Petróleo: escalada entre EUA e Irã podem elevar preços (Montagem com elementos Canva)
Repórter
Publicado em 19 de fevereiro de 2026 às 07h10.
A escalada nas tensões entre Estados Unidos e Irã levou o petróleo às máximas de 2026 e recolocou o risco geopolítico no centro do mercado global de energia. Após Washington afirmar que mantém a opção de uso da força diante do impasse nas negociações nucleares, os contratos dispararam e incorporaram novo prêmio de risco.
O WTI avançou mais de 4,5%, ou US$ 2,79, e fechou a US$ 65,05 por barril, maior alta diária desde 23 de outubro, segundo a Dow Jones Market Data. O contrato mais ativo se aproximou do nível mais elevado do ano e do topo da faixa observada nos últimos meses.
Em Londres, o Brent subiu US$ 1,11, ou 1,58%, para US$ 71,46 por barril. Ambos os referenciais ficaram próximos de máximas em seis meses após acumularem ganhos superiores a 4% na sessão anterior.
Segundo Phil Flynn, analista sênior da Price Futures Group, em entrevista ao site MarketWatch, preços em US$ 70 por barril podem indicar uma "fuga por medo”, associada à possibilidade de ação militar americana.
Nas últimas semanas, o presidente Donald Trump afirmou que os Estados Unidos não terão “outra escolha” senão agir caso o Irã reconstrua capacidades nucleares ou de mísseis. Na quarta-feira, 18, oficiais da Casa Branca afirmaram que o governo americano avalia novas opções de ataque e posiciona ativos militares na região.
O vice-presidente JD Vance declarou que Washington prefere resolver a questão por meio diplomático, mas reforçou que todas as alternativas permanecem disponíveis. A Casa Branca afirmou que houve algum avanço nas conversas realizadas em Genebra, porém reconheceu que as partes seguem distantes em temas centrais.
O foco do mercado recai sobre o Estreito de Ormuz, rota estratégica por onde passa cerca de 20% da oferta global de petróleo transportada por via marítima. Qualquer interrupção pode afetar o fluxo de exportações do Golfo Pérsico.
A mídia estatal iraniana informou que o país fechou o estreito por algumas horas na terça-feira, sem esclarecer se a navegação foi totalmente normalizada. O episódio elevou as preocupações sobre segurança na região.
Analistas do ING afirmaram que o temor do mercado envolve não apenas a oferta iraniana, mas também possíveis impactos mais amplos sobre os fluxos de petróleo no Golfo.
Relatos indicam que os Estados Unidos deslocaram navios de guerra para perto do Irã e ampliaram a presença aérea no Oriente Médio. O Irã emitiu um aviso aeronáutico (NOTAM) sobre lançamentos de foguetes no sul do país em 19 de fevereiro.
Para Pavel Molchanov, analista da Raymond James, parte do avanço recente reflete um aumento do prêmio de risco. Ele afirma que o valor justo do WTI, com base em oferta e demanda físicas, estaria entre US$ 55 e US$ 60 por barril.

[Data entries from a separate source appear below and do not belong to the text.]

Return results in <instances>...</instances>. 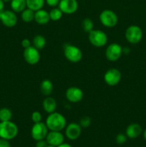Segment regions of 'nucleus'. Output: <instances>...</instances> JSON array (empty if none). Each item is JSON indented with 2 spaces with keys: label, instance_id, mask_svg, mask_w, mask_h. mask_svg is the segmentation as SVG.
Masks as SVG:
<instances>
[{
  "label": "nucleus",
  "instance_id": "obj_1",
  "mask_svg": "<svg viewBox=\"0 0 146 147\" xmlns=\"http://www.w3.org/2000/svg\"><path fill=\"white\" fill-rule=\"evenodd\" d=\"M45 123L49 130L61 131L67 126V121L63 115L55 111L49 114Z\"/></svg>",
  "mask_w": 146,
  "mask_h": 147
},
{
  "label": "nucleus",
  "instance_id": "obj_2",
  "mask_svg": "<svg viewBox=\"0 0 146 147\" xmlns=\"http://www.w3.org/2000/svg\"><path fill=\"white\" fill-rule=\"evenodd\" d=\"M18 134V127L11 121L0 122V138L11 140Z\"/></svg>",
  "mask_w": 146,
  "mask_h": 147
},
{
  "label": "nucleus",
  "instance_id": "obj_3",
  "mask_svg": "<svg viewBox=\"0 0 146 147\" xmlns=\"http://www.w3.org/2000/svg\"><path fill=\"white\" fill-rule=\"evenodd\" d=\"M90 42L94 47H102L107 43V35L104 32L100 30H92L88 33Z\"/></svg>",
  "mask_w": 146,
  "mask_h": 147
},
{
  "label": "nucleus",
  "instance_id": "obj_4",
  "mask_svg": "<svg viewBox=\"0 0 146 147\" xmlns=\"http://www.w3.org/2000/svg\"><path fill=\"white\" fill-rule=\"evenodd\" d=\"M99 19L103 26L106 27H114L118 22V17L115 12L110 9H104L99 16Z\"/></svg>",
  "mask_w": 146,
  "mask_h": 147
},
{
  "label": "nucleus",
  "instance_id": "obj_5",
  "mask_svg": "<svg viewBox=\"0 0 146 147\" xmlns=\"http://www.w3.org/2000/svg\"><path fill=\"white\" fill-rule=\"evenodd\" d=\"M64 55L67 60L73 63H78L82 58V50L73 45H66L64 49Z\"/></svg>",
  "mask_w": 146,
  "mask_h": 147
},
{
  "label": "nucleus",
  "instance_id": "obj_6",
  "mask_svg": "<svg viewBox=\"0 0 146 147\" xmlns=\"http://www.w3.org/2000/svg\"><path fill=\"white\" fill-rule=\"evenodd\" d=\"M125 36L129 43L137 44L142 40L143 30L139 26L131 25L127 28L125 33Z\"/></svg>",
  "mask_w": 146,
  "mask_h": 147
},
{
  "label": "nucleus",
  "instance_id": "obj_7",
  "mask_svg": "<svg viewBox=\"0 0 146 147\" xmlns=\"http://www.w3.org/2000/svg\"><path fill=\"white\" fill-rule=\"evenodd\" d=\"M48 128L46 123L43 122L34 123L31 129V136L35 141H40L44 139L48 134Z\"/></svg>",
  "mask_w": 146,
  "mask_h": 147
},
{
  "label": "nucleus",
  "instance_id": "obj_8",
  "mask_svg": "<svg viewBox=\"0 0 146 147\" xmlns=\"http://www.w3.org/2000/svg\"><path fill=\"white\" fill-rule=\"evenodd\" d=\"M123 47L118 43H112L107 46L105 50V57L109 61L115 62L121 57Z\"/></svg>",
  "mask_w": 146,
  "mask_h": 147
},
{
  "label": "nucleus",
  "instance_id": "obj_9",
  "mask_svg": "<svg viewBox=\"0 0 146 147\" xmlns=\"http://www.w3.org/2000/svg\"><path fill=\"white\" fill-rule=\"evenodd\" d=\"M122 75L117 68H110L106 71L104 76V80L109 86H115L121 80Z\"/></svg>",
  "mask_w": 146,
  "mask_h": 147
},
{
  "label": "nucleus",
  "instance_id": "obj_10",
  "mask_svg": "<svg viewBox=\"0 0 146 147\" xmlns=\"http://www.w3.org/2000/svg\"><path fill=\"white\" fill-rule=\"evenodd\" d=\"M24 59L28 64L34 65L37 64L40 60V50H37L34 46L25 48L23 53Z\"/></svg>",
  "mask_w": 146,
  "mask_h": 147
},
{
  "label": "nucleus",
  "instance_id": "obj_11",
  "mask_svg": "<svg viewBox=\"0 0 146 147\" xmlns=\"http://www.w3.org/2000/svg\"><path fill=\"white\" fill-rule=\"evenodd\" d=\"M59 8L63 14H72L78 9V2L77 0H60Z\"/></svg>",
  "mask_w": 146,
  "mask_h": 147
},
{
  "label": "nucleus",
  "instance_id": "obj_12",
  "mask_svg": "<svg viewBox=\"0 0 146 147\" xmlns=\"http://www.w3.org/2000/svg\"><path fill=\"white\" fill-rule=\"evenodd\" d=\"M66 98L71 103H77L81 101L84 96V93L82 89L78 87H70L67 89L65 93Z\"/></svg>",
  "mask_w": 146,
  "mask_h": 147
},
{
  "label": "nucleus",
  "instance_id": "obj_13",
  "mask_svg": "<svg viewBox=\"0 0 146 147\" xmlns=\"http://www.w3.org/2000/svg\"><path fill=\"white\" fill-rule=\"evenodd\" d=\"M0 20L7 27H13L17 24V17L12 10H4Z\"/></svg>",
  "mask_w": 146,
  "mask_h": 147
},
{
  "label": "nucleus",
  "instance_id": "obj_14",
  "mask_svg": "<svg viewBox=\"0 0 146 147\" xmlns=\"http://www.w3.org/2000/svg\"><path fill=\"white\" fill-rule=\"evenodd\" d=\"M65 128V135L70 140H76L81 135L82 127L80 123H71Z\"/></svg>",
  "mask_w": 146,
  "mask_h": 147
},
{
  "label": "nucleus",
  "instance_id": "obj_15",
  "mask_svg": "<svg viewBox=\"0 0 146 147\" xmlns=\"http://www.w3.org/2000/svg\"><path fill=\"white\" fill-rule=\"evenodd\" d=\"M45 139L48 144L56 147L64 143V135L61 133V131H50V132H48Z\"/></svg>",
  "mask_w": 146,
  "mask_h": 147
},
{
  "label": "nucleus",
  "instance_id": "obj_16",
  "mask_svg": "<svg viewBox=\"0 0 146 147\" xmlns=\"http://www.w3.org/2000/svg\"><path fill=\"white\" fill-rule=\"evenodd\" d=\"M143 131L141 126L139 123H133L129 125L126 129L125 134L129 139H136L140 136Z\"/></svg>",
  "mask_w": 146,
  "mask_h": 147
},
{
  "label": "nucleus",
  "instance_id": "obj_17",
  "mask_svg": "<svg viewBox=\"0 0 146 147\" xmlns=\"http://www.w3.org/2000/svg\"><path fill=\"white\" fill-rule=\"evenodd\" d=\"M34 20L37 24H41V25L47 24L50 21V14L48 11L43 9L37 10L34 13Z\"/></svg>",
  "mask_w": 146,
  "mask_h": 147
},
{
  "label": "nucleus",
  "instance_id": "obj_18",
  "mask_svg": "<svg viewBox=\"0 0 146 147\" xmlns=\"http://www.w3.org/2000/svg\"><path fill=\"white\" fill-rule=\"evenodd\" d=\"M42 108L44 111L49 114L54 113L57 109V101L54 98L47 96L42 102Z\"/></svg>",
  "mask_w": 146,
  "mask_h": 147
},
{
  "label": "nucleus",
  "instance_id": "obj_19",
  "mask_svg": "<svg viewBox=\"0 0 146 147\" xmlns=\"http://www.w3.org/2000/svg\"><path fill=\"white\" fill-rule=\"evenodd\" d=\"M53 89H54V87H53V84L51 80L45 79L42 81L40 84V91L42 94L45 96H50L52 93Z\"/></svg>",
  "mask_w": 146,
  "mask_h": 147
},
{
  "label": "nucleus",
  "instance_id": "obj_20",
  "mask_svg": "<svg viewBox=\"0 0 146 147\" xmlns=\"http://www.w3.org/2000/svg\"><path fill=\"white\" fill-rule=\"evenodd\" d=\"M10 2L11 10L15 13L21 12L27 8L26 0H11Z\"/></svg>",
  "mask_w": 146,
  "mask_h": 147
},
{
  "label": "nucleus",
  "instance_id": "obj_21",
  "mask_svg": "<svg viewBox=\"0 0 146 147\" xmlns=\"http://www.w3.org/2000/svg\"><path fill=\"white\" fill-rule=\"evenodd\" d=\"M27 7L34 11L43 8L45 0H26Z\"/></svg>",
  "mask_w": 146,
  "mask_h": 147
},
{
  "label": "nucleus",
  "instance_id": "obj_22",
  "mask_svg": "<svg viewBox=\"0 0 146 147\" xmlns=\"http://www.w3.org/2000/svg\"><path fill=\"white\" fill-rule=\"evenodd\" d=\"M46 45V39L42 34H37L33 38V46L38 50L44 48Z\"/></svg>",
  "mask_w": 146,
  "mask_h": 147
},
{
  "label": "nucleus",
  "instance_id": "obj_23",
  "mask_svg": "<svg viewBox=\"0 0 146 147\" xmlns=\"http://www.w3.org/2000/svg\"><path fill=\"white\" fill-rule=\"evenodd\" d=\"M34 13L35 11L27 7L24 11H21V20L26 23L31 22L33 20H34Z\"/></svg>",
  "mask_w": 146,
  "mask_h": 147
},
{
  "label": "nucleus",
  "instance_id": "obj_24",
  "mask_svg": "<svg viewBox=\"0 0 146 147\" xmlns=\"http://www.w3.org/2000/svg\"><path fill=\"white\" fill-rule=\"evenodd\" d=\"M12 117V113L7 108H2L0 109V121H11Z\"/></svg>",
  "mask_w": 146,
  "mask_h": 147
},
{
  "label": "nucleus",
  "instance_id": "obj_25",
  "mask_svg": "<svg viewBox=\"0 0 146 147\" xmlns=\"http://www.w3.org/2000/svg\"><path fill=\"white\" fill-rule=\"evenodd\" d=\"M50 14V20H52V21H58L62 17L63 13L62 12L61 10L60 9V8H57V7H54L53 9H52L50 10V11L49 12Z\"/></svg>",
  "mask_w": 146,
  "mask_h": 147
},
{
  "label": "nucleus",
  "instance_id": "obj_26",
  "mask_svg": "<svg viewBox=\"0 0 146 147\" xmlns=\"http://www.w3.org/2000/svg\"><path fill=\"white\" fill-rule=\"evenodd\" d=\"M82 27L83 30L86 32L89 33L91 32L92 30H94V23H93L92 20L90 18H85L82 20Z\"/></svg>",
  "mask_w": 146,
  "mask_h": 147
},
{
  "label": "nucleus",
  "instance_id": "obj_27",
  "mask_svg": "<svg viewBox=\"0 0 146 147\" xmlns=\"http://www.w3.org/2000/svg\"><path fill=\"white\" fill-rule=\"evenodd\" d=\"M91 124V119L89 116H84L80 119V125L82 128H87Z\"/></svg>",
  "mask_w": 146,
  "mask_h": 147
},
{
  "label": "nucleus",
  "instance_id": "obj_28",
  "mask_svg": "<svg viewBox=\"0 0 146 147\" xmlns=\"http://www.w3.org/2000/svg\"><path fill=\"white\" fill-rule=\"evenodd\" d=\"M42 116L40 112L39 111H34L31 114V121L34 122V123H39V122L42 121Z\"/></svg>",
  "mask_w": 146,
  "mask_h": 147
},
{
  "label": "nucleus",
  "instance_id": "obj_29",
  "mask_svg": "<svg viewBox=\"0 0 146 147\" xmlns=\"http://www.w3.org/2000/svg\"><path fill=\"white\" fill-rule=\"evenodd\" d=\"M127 136L126 134H119L117 135L115 138L116 143L117 144H123L127 142Z\"/></svg>",
  "mask_w": 146,
  "mask_h": 147
},
{
  "label": "nucleus",
  "instance_id": "obj_30",
  "mask_svg": "<svg viewBox=\"0 0 146 147\" xmlns=\"http://www.w3.org/2000/svg\"><path fill=\"white\" fill-rule=\"evenodd\" d=\"M60 0H45V2L47 3V5L52 7H56L59 5Z\"/></svg>",
  "mask_w": 146,
  "mask_h": 147
},
{
  "label": "nucleus",
  "instance_id": "obj_31",
  "mask_svg": "<svg viewBox=\"0 0 146 147\" xmlns=\"http://www.w3.org/2000/svg\"><path fill=\"white\" fill-rule=\"evenodd\" d=\"M0 147H11L9 140L4 139H0Z\"/></svg>",
  "mask_w": 146,
  "mask_h": 147
},
{
  "label": "nucleus",
  "instance_id": "obj_32",
  "mask_svg": "<svg viewBox=\"0 0 146 147\" xmlns=\"http://www.w3.org/2000/svg\"><path fill=\"white\" fill-rule=\"evenodd\" d=\"M21 46H22L24 49L27 48V47L31 46V42H30V40H29V39H24V40H22V41H21Z\"/></svg>",
  "mask_w": 146,
  "mask_h": 147
},
{
  "label": "nucleus",
  "instance_id": "obj_33",
  "mask_svg": "<svg viewBox=\"0 0 146 147\" xmlns=\"http://www.w3.org/2000/svg\"><path fill=\"white\" fill-rule=\"evenodd\" d=\"M47 145H48V144H47V141H44V139H42V140L37 141L35 147H47Z\"/></svg>",
  "mask_w": 146,
  "mask_h": 147
},
{
  "label": "nucleus",
  "instance_id": "obj_34",
  "mask_svg": "<svg viewBox=\"0 0 146 147\" xmlns=\"http://www.w3.org/2000/svg\"><path fill=\"white\" fill-rule=\"evenodd\" d=\"M57 147H72L71 146L70 144H67V143H62V144L59 145Z\"/></svg>",
  "mask_w": 146,
  "mask_h": 147
},
{
  "label": "nucleus",
  "instance_id": "obj_35",
  "mask_svg": "<svg viewBox=\"0 0 146 147\" xmlns=\"http://www.w3.org/2000/svg\"><path fill=\"white\" fill-rule=\"evenodd\" d=\"M4 1L3 0H0V11L4 10Z\"/></svg>",
  "mask_w": 146,
  "mask_h": 147
},
{
  "label": "nucleus",
  "instance_id": "obj_36",
  "mask_svg": "<svg viewBox=\"0 0 146 147\" xmlns=\"http://www.w3.org/2000/svg\"><path fill=\"white\" fill-rule=\"evenodd\" d=\"M143 137H144V139L146 141V129L144 131V132H143Z\"/></svg>",
  "mask_w": 146,
  "mask_h": 147
},
{
  "label": "nucleus",
  "instance_id": "obj_37",
  "mask_svg": "<svg viewBox=\"0 0 146 147\" xmlns=\"http://www.w3.org/2000/svg\"><path fill=\"white\" fill-rule=\"evenodd\" d=\"M3 11H4V10H1V11H0V19H1V14H2V13H3Z\"/></svg>",
  "mask_w": 146,
  "mask_h": 147
},
{
  "label": "nucleus",
  "instance_id": "obj_38",
  "mask_svg": "<svg viewBox=\"0 0 146 147\" xmlns=\"http://www.w3.org/2000/svg\"><path fill=\"white\" fill-rule=\"evenodd\" d=\"M3 1H4V2H9V1H11V0H3Z\"/></svg>",
  "mask_w": 146,
  "mask_h": 147
},
{
  "label": "nucleus",
  "instance_id": "obj_39",
  "mask_svg": "<svg viewBox=\"0 0 146 147\" xmlns=\"http://www.w3.org/2000/svg\"><path fill=\"white\" fill-rule=\"evenodd\" d=\"M47 147H56V146H52V145H50V144H48L47 146Z\"/></svg>",
  "mask_w": 146,
  "mask_h": 147
}]
</instances>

"Sempre há um prêmio de risco no preço do petróleo, para dizer o óbvio, porque uma parcela considerável da oferta global de petróleo vem de regiões politicamente sensíveis do mundo", disse em entrevista ao MarketWatch.
A cotação próxima de US$ 65 incorporaria incerteza adicional ligada ao Irã e à possibilidade de novos ataques dos Estados Unidos.
Estimativas citadas por análises de mercado indicam que a instabilidade envolvendo o Irã adiciona cerca de US$ 3 a US$ 4 por barril aos preços atuais. Cenários que envolvam confronto direto com impacto sobre infraestrutura ou exportações poderiam levar o petróleo à faixa de US$ 80 a US$ 100 no curto prazo, dependendo da duração da disrupção.
Ainda assim, Molchanov considera improvável que os Estados Unidos tentem destruir a infraestrutura petrolífera iraniana. O governo Trump tem como prioridade declarada reduzir os preços de energia. Um ataque dessa natureza tenderia a elevar o barril de forma significativa por período prolongado.
Além da tensão geopolítica, dados de estoques contribuíram para sustentar os preços. Fontes de mercado citaram números do American Petroleum Institute indicando queda nos estoques de petróleo, gasolina e destilados na última semana, contrariando expectativas de alta de 2,1 milhões de barris em pesquisa da Reuters.
Sem interrupção concreta de oferta, analistas avaliam que os movimentos permanecem sensíveis a manchetes. Sinais de desescalada tendem a reduzir o prêmio geopolítico, enquanto novas ameaças ou movimentações militares ampliam a volatilidade.